*** Opening TEXT PROVIDED ***

Transition from high cardiac output to elevated vascular resistance in hypertension

Abstract

The early phase of hypertension (borderline hypertension) is characterized by a hyperkinetic circulation caused by excessive sympathetic drive and decreased parasympathetic inhibition to the heart. In later phases the cardiac output becomes normal, but the hypertension is still neurogenic, as demonstrated by the fact that continued pharmacologic parasympathetic, β- and α-adrenergic inhibition normalizes the blood pressure. In both of these phases of the process, plasma norepinephrine values are elevated. These patients also show characteristic behavioral patterns; they are outward oriented, submissive, but experience unexpressed anger and frequently harbor hostile feelings. In late phases of hypertension the cardiac output is normal and the total peripheral resistance is elevated. This hemodynamic transition can be explained by a secondary response to elevated blood pressure. The heart becomes less responsive as a result of altered receptor responsiveness and decreased cardiac compliance, whereas the responsiveness of arterioles increases because of vascular hypertrophy, which leads to changes in the wall-to-lumen ratio. However, one observation eludes explanation: the absence of plasma norepinephrine elevation in later phases of hypertension. We propose a new conceptual framework to explain the disappearance of elevated plasma norepinephrine in the course of hypertension. The concept is based on a wide range of observations with the use of various receptor-blocking agents during neurogenic pressor responses. Invariably, the blood pressure response is preserved, but the hemodynamic pattern can be altered from a high cardiac output to high total peripheral resistance or vice versa. The “blood pressure-seeking behavior” of the central nervous system suggests that the negative feedback to the central nervous system is pressure and not flow related. If the central nervous system indeed seeks to obtain a certain pressure and maintains the high blood pressure in early phases by an elevation in cardiac output, later as structural arteriolar changes evolve and the arterioles become hyperresponsive, the same blood pressure elevation could be achieved with less sympathetic drive, and the plasma norepinephrine values return to the normal range.

*** Closing TEXT PROVIDED ***

PROMPT -> In the abstract on hypertension, what is the early phase, borderline hypertension, characterized by?

*** Opening RECORD EXTRACTS ***

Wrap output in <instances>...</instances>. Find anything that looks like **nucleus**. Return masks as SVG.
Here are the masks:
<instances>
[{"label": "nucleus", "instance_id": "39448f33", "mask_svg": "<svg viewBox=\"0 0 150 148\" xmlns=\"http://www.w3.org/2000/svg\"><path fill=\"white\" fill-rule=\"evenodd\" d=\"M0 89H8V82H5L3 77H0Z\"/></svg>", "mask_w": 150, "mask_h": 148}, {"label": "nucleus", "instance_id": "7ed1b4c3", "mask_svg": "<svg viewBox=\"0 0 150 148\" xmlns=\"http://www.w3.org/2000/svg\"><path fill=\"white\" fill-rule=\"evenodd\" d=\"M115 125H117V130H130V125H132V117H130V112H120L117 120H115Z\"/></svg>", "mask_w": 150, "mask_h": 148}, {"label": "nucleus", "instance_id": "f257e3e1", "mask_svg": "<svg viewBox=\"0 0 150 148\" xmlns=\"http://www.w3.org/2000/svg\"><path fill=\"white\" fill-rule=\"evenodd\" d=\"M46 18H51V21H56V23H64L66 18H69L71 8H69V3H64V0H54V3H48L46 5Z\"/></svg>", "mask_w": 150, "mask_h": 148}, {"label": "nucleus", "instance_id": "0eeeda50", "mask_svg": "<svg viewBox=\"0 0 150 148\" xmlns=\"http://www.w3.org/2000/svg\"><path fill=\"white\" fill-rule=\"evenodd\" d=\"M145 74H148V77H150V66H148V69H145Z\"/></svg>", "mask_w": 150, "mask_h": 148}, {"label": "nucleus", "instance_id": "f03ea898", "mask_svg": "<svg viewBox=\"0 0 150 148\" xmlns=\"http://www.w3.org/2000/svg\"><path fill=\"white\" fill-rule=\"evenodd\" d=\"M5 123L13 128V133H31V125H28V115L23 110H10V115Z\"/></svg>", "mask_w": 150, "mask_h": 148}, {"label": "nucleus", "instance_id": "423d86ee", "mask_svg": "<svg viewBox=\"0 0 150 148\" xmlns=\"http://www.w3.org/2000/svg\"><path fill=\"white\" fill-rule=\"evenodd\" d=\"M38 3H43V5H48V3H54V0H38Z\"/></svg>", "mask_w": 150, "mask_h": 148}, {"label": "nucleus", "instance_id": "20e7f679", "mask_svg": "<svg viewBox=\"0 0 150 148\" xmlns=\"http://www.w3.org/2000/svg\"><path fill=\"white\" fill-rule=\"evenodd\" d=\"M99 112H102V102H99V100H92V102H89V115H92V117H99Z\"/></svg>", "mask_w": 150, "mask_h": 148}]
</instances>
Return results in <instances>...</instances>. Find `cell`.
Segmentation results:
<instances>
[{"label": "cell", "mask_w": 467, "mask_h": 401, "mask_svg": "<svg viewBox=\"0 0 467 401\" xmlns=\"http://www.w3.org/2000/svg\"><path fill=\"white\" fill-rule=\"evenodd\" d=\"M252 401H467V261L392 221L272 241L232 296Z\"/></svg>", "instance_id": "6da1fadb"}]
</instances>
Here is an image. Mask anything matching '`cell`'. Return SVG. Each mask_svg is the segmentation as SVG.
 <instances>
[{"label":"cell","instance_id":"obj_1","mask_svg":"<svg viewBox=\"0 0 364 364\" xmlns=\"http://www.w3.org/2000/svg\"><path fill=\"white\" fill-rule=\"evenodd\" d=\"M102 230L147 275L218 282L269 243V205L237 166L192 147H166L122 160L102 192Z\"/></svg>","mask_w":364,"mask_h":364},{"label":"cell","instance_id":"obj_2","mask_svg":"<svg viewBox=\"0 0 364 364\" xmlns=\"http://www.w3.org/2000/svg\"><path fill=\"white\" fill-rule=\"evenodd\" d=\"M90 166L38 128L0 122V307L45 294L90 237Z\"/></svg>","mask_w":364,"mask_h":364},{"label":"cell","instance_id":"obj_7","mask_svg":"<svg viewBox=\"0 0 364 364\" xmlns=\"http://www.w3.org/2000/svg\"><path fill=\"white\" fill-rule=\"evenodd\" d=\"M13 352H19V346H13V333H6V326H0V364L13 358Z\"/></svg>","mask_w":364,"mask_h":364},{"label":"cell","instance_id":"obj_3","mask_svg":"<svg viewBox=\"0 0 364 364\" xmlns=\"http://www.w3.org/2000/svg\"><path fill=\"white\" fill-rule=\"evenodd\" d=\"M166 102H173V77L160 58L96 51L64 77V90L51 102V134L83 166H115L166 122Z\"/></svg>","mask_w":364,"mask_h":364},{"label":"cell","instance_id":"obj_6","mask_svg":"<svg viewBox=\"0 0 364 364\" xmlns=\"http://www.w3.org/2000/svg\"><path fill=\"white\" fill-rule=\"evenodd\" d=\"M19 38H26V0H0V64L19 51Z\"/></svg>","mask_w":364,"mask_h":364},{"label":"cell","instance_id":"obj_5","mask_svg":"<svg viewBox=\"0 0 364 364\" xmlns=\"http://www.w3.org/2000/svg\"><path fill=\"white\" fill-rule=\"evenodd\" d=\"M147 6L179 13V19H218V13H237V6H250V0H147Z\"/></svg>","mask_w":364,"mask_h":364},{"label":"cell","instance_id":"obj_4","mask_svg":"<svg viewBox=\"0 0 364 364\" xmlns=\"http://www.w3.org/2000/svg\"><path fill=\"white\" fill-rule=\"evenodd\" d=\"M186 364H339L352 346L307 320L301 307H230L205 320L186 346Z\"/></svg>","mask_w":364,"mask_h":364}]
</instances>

*** Closing RECORD EXTRACTS ***

RESPONSE -> A hyperkinetic circulation caused by excessive sympathetic drive and decreased parasympathetic inhibition to the heart.